# Task goal
Copy the NRDK CLI documentation word for word from "Take the best" to "leading .model prefix.".

##### Text provided #####

Skip to content

NRDK CLI

Usage

The CLI tools use tyro:

  • Positional arguments ("required") are passed as positional command line arguments
  • Named arguments are passed as flagged command line arguments

nrdk export

Export model weights from a full-service checkpoint.

Usage

Take the best checkpoint in results/experiment/version, and export the model to results/experiment/version/weights.pth and config to results/experiment/version/model.yaml:

nrdk export results/experiment/version

The model is assumed to be created by NRDKLightningModule (via pytorch lightning), so has a state_dict attribute that contains the model weights, where each key has a leading .model prefix.

  • If the path points to a file, export that checkpoint.
  • If the path is a directory, the directory should have a checkpoints.yaml with a best key which specifies the best checkpoint in a checkpoints/ directory; the exported model and config are saved relative to the path.

Warning

If path is a file (i.e., a specific checkpoint), the model config will not be exported (since its path not defined).

##### Excerpted data #####

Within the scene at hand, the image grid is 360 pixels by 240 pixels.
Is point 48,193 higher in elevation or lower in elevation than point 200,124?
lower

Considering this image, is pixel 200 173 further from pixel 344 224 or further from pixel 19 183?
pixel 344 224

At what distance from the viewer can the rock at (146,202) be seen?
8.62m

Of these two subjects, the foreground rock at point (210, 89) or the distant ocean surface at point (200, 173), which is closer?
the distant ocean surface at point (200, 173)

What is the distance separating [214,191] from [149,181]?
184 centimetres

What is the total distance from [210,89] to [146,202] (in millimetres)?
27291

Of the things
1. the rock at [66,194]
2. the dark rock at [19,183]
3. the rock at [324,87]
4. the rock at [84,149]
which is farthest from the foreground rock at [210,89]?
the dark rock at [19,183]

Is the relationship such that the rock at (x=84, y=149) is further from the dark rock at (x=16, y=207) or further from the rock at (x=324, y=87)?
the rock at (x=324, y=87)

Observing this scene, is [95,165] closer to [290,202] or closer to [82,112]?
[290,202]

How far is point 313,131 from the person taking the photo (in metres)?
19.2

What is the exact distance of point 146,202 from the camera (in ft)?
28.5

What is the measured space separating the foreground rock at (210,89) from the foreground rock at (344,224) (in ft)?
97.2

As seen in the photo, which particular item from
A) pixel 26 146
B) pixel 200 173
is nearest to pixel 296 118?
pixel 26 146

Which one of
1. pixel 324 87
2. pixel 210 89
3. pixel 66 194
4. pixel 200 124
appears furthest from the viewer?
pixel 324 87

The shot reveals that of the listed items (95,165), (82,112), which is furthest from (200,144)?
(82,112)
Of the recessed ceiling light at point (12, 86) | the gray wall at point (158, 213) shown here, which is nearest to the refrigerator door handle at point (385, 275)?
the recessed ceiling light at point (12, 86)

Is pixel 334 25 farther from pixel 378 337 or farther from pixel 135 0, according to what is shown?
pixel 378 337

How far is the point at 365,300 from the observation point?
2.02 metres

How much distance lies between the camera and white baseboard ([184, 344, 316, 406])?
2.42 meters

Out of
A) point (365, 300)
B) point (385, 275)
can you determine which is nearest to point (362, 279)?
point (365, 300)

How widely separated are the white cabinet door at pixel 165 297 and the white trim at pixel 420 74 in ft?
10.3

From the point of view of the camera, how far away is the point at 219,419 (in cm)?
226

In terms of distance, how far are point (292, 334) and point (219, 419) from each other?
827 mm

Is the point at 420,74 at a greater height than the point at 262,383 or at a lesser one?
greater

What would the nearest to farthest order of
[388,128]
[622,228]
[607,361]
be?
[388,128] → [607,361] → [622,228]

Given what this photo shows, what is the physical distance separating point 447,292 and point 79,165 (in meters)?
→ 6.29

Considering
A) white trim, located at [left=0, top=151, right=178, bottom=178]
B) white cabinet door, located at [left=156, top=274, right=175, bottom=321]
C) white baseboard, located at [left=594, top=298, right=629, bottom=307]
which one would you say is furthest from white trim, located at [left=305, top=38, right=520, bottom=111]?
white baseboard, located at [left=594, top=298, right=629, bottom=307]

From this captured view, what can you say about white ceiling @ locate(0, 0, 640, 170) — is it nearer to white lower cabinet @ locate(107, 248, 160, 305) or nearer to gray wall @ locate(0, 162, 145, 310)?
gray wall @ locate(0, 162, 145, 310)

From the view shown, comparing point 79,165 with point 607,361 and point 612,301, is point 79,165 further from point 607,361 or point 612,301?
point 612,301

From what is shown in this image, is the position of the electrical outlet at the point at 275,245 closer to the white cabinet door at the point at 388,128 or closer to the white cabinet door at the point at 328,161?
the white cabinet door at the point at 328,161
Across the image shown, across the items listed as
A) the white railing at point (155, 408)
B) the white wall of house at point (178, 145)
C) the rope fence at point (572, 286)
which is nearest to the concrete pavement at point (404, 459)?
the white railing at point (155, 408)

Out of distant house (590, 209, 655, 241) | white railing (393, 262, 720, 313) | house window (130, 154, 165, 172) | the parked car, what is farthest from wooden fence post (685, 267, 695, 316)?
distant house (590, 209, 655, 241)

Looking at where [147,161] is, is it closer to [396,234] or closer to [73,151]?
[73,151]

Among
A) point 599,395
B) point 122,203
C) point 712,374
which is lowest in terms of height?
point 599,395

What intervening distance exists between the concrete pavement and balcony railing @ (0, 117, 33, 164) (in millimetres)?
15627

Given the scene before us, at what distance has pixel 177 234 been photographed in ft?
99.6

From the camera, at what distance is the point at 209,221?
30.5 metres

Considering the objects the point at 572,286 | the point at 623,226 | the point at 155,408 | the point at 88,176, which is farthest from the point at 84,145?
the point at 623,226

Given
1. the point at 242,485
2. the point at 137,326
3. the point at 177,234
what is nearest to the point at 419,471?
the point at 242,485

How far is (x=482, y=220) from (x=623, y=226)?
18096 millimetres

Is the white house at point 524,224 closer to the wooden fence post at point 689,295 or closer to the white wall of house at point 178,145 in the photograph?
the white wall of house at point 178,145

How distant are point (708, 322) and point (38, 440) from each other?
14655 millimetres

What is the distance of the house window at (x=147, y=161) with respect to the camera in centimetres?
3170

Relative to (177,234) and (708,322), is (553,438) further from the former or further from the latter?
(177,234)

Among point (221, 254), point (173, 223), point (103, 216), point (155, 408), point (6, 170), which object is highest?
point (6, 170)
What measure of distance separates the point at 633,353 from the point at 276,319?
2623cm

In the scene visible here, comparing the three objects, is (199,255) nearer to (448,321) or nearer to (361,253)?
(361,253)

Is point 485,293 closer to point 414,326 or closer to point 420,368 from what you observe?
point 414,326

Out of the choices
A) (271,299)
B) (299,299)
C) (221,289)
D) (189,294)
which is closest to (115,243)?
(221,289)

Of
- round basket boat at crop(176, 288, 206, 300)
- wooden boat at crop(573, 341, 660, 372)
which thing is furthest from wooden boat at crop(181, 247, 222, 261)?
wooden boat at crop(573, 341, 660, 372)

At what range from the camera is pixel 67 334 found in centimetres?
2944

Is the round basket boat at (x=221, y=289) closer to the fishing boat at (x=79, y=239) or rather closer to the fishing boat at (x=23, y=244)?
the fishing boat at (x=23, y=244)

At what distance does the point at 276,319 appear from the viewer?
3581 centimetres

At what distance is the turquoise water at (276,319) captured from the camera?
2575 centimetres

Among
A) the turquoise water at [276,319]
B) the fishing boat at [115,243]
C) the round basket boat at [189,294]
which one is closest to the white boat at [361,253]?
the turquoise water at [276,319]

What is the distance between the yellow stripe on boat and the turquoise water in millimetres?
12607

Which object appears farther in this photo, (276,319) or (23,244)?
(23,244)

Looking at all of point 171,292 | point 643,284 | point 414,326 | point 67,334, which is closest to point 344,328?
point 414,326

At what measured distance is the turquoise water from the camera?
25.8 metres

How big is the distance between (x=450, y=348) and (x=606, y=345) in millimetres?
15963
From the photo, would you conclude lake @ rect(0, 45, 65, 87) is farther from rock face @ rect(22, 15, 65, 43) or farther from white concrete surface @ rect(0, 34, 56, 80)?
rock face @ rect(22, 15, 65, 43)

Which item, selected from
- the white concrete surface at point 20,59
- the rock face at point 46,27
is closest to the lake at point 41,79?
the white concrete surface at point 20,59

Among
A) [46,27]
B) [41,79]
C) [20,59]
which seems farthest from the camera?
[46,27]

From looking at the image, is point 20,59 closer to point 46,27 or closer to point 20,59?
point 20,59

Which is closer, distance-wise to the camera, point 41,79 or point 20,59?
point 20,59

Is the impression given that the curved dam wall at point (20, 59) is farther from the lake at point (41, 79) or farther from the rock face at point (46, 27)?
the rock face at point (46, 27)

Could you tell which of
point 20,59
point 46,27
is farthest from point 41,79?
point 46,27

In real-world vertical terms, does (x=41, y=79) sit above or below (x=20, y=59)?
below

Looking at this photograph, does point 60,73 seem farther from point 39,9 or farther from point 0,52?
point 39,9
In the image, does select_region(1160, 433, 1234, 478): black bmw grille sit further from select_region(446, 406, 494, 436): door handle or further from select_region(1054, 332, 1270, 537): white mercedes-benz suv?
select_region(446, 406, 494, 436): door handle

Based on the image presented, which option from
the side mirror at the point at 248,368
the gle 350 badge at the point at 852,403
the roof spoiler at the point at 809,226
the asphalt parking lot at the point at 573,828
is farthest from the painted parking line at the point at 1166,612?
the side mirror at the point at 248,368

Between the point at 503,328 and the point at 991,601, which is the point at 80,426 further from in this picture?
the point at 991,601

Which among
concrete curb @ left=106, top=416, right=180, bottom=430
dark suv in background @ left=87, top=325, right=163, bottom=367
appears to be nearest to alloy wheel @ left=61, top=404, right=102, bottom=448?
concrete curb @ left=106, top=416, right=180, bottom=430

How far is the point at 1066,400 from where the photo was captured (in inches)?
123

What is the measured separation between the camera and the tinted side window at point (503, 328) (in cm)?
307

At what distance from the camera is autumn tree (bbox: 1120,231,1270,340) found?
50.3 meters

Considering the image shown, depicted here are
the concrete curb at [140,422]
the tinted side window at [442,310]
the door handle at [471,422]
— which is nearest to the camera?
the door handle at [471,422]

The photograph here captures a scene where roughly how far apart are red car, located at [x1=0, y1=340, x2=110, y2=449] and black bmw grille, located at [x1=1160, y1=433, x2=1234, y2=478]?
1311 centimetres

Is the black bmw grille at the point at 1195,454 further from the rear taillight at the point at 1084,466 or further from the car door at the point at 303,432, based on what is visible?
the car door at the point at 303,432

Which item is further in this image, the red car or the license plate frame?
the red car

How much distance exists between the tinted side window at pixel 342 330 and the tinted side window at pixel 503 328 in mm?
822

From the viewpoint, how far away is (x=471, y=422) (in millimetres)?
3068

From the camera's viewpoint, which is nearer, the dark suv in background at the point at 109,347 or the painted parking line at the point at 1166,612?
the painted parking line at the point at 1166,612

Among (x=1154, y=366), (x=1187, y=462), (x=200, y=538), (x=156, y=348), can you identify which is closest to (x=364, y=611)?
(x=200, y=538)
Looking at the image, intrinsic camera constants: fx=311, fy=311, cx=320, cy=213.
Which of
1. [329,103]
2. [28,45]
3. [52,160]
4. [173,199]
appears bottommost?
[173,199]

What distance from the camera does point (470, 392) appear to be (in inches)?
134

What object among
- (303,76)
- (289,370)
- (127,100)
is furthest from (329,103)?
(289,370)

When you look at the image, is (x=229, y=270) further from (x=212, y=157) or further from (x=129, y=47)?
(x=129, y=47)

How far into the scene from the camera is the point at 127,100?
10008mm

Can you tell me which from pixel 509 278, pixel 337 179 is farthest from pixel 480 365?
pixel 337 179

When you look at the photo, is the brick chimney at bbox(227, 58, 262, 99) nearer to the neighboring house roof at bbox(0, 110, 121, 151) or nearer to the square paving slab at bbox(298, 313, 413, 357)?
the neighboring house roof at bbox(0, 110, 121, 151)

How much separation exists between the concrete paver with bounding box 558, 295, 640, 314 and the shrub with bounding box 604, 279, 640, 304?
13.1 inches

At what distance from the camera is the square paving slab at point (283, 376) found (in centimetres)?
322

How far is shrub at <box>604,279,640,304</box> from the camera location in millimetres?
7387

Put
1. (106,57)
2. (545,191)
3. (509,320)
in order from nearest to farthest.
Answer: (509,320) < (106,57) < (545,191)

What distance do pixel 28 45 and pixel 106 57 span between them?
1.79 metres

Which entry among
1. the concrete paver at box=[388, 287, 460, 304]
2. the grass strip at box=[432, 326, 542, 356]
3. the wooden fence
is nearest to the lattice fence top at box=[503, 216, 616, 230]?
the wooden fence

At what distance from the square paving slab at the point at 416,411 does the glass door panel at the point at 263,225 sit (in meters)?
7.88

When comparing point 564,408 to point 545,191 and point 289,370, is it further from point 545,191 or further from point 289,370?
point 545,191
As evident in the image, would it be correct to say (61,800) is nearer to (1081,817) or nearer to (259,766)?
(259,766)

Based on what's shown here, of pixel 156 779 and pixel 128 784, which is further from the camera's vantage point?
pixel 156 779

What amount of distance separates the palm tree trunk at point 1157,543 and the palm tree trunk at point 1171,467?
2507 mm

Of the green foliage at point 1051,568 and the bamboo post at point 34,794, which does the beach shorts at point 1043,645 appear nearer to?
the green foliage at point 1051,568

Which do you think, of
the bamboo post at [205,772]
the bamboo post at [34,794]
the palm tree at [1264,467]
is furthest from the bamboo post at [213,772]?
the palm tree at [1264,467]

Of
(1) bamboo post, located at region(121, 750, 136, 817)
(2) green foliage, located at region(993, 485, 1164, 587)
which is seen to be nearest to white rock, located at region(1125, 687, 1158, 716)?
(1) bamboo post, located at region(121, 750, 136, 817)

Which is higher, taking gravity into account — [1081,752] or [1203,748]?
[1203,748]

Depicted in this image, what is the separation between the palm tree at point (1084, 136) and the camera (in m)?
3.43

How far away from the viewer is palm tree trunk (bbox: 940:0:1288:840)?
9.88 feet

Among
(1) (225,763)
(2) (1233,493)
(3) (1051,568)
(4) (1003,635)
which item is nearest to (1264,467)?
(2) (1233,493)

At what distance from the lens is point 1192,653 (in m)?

#####

# Written response
Take the best checkpoint in results/experiment/version, and export the model to results/experiment/version/weights.pth and config to results/experiment/version/model.yaml:

nrdk export results/experiment/version

The model is assumed to be created by NRDKLightningModule (via pytorch lightning), so has a state_dict attribute that contains the model weights, where each key has a leading .model prefix.